Backing up files with RSync
You need a backup
When was the last time you took a backup of your files? Thanks to technology, today, we can store thousands of photos and videos in a single pen drive. Digital files are easy to store, but they are also easy to lose. And that is why we all need to take regular backup of our files.
3-2-1 Backup Strategy
3-2-1 Backup strategy is a general rule of thumb that says it is better to have atleast 3 copies of our files.
- Working copy
- This is the copy that your work on and have on your goto machine.
- Local backup
- This is a backup of data present in a local machine or an external hard disk.
- Having a local backup allows us to restore the files quickly in case the working copy is not accessible.
- Remote backup
- If both of your local copies become inaccessible, then you can still get your data from a remote backup, if you have one.

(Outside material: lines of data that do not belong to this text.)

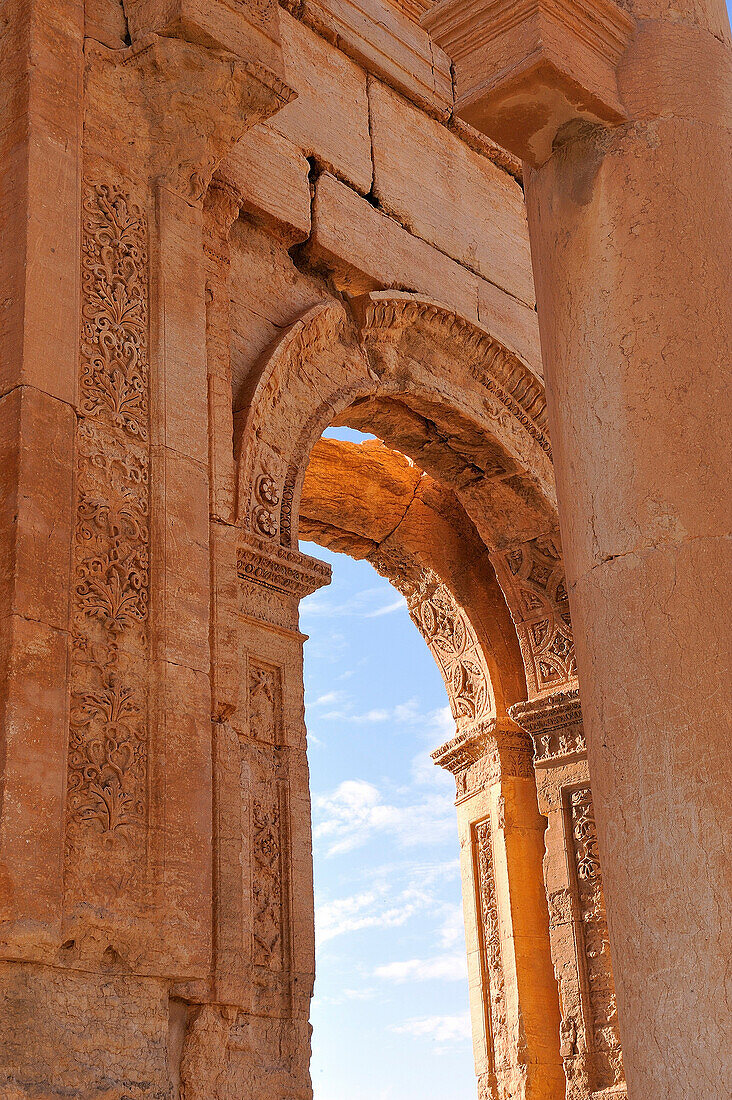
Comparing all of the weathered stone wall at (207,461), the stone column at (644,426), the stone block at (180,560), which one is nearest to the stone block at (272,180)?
the weathered stone wall at (207,461)

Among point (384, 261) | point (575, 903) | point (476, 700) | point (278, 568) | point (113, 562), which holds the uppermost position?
point (384, 261)

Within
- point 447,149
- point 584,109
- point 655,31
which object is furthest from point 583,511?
point 447,149

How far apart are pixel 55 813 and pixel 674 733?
212 centimetres

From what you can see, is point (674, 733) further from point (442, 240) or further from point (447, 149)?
point (447, 149)

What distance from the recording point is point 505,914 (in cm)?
885

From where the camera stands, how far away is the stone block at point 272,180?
6918mm

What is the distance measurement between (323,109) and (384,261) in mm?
941

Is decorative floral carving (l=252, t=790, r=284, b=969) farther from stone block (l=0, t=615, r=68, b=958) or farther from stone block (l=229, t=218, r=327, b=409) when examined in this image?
stone block (l=229, t=218, r=327, b=409)

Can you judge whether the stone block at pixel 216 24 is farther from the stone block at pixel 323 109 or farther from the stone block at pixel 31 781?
the stone block at pixel 31 781

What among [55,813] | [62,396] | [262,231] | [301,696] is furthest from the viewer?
[262,231]

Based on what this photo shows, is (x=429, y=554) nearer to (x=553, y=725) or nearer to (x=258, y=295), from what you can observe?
(x=553, y=725)

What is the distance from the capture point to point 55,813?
14.5 feet

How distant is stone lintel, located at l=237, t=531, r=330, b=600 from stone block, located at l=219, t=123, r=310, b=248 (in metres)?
1.83

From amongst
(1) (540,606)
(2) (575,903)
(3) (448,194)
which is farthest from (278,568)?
(2) (575,903)
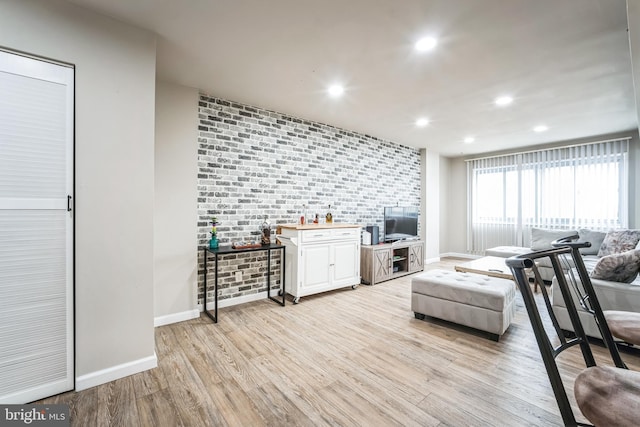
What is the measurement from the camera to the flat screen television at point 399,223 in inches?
206

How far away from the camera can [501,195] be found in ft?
21.2

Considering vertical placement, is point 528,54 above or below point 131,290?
above

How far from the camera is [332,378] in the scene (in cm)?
205

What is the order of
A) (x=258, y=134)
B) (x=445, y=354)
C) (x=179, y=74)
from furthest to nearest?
(x=258, y=134) → (x=179, y=74) → (x=445, y=354)

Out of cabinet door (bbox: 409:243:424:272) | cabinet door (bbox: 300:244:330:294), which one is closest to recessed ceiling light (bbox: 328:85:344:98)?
cabinet door (bbox: 300:244:330:294)

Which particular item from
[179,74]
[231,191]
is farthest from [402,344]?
[179,74]

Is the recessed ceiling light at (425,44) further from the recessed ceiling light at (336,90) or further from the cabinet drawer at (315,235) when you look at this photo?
the cabinet drawer at (315,235)

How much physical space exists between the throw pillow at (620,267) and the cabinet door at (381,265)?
2.59 metres

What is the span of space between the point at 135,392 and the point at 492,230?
281 inches

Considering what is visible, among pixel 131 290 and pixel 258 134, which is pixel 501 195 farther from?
pixel 131 290

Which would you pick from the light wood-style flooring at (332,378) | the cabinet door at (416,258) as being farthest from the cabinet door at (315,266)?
the cabinet door at (416,258)

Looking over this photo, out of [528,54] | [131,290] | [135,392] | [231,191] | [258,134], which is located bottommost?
[135,392]

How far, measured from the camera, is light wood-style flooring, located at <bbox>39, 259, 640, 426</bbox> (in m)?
1.68

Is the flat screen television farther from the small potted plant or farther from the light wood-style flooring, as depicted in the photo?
the small potted plant
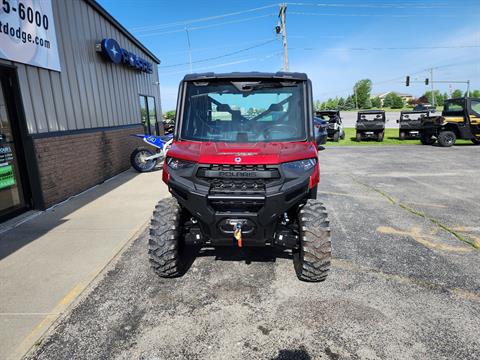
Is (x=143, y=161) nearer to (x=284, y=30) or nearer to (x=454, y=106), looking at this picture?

The best way to ensure that your data is safe, is to create an automatic system that takes regular backups of your files. Such a system should perform backups automatically based on a schedule or based on a trigger (for example, when you plug in your external hard disk).
I’m trying to create such a backup system for myself. As I make progress, I’ll share what I learn in putting together such a system in this blog.
In this blog post, I’ll discuss a backup tool called RSync.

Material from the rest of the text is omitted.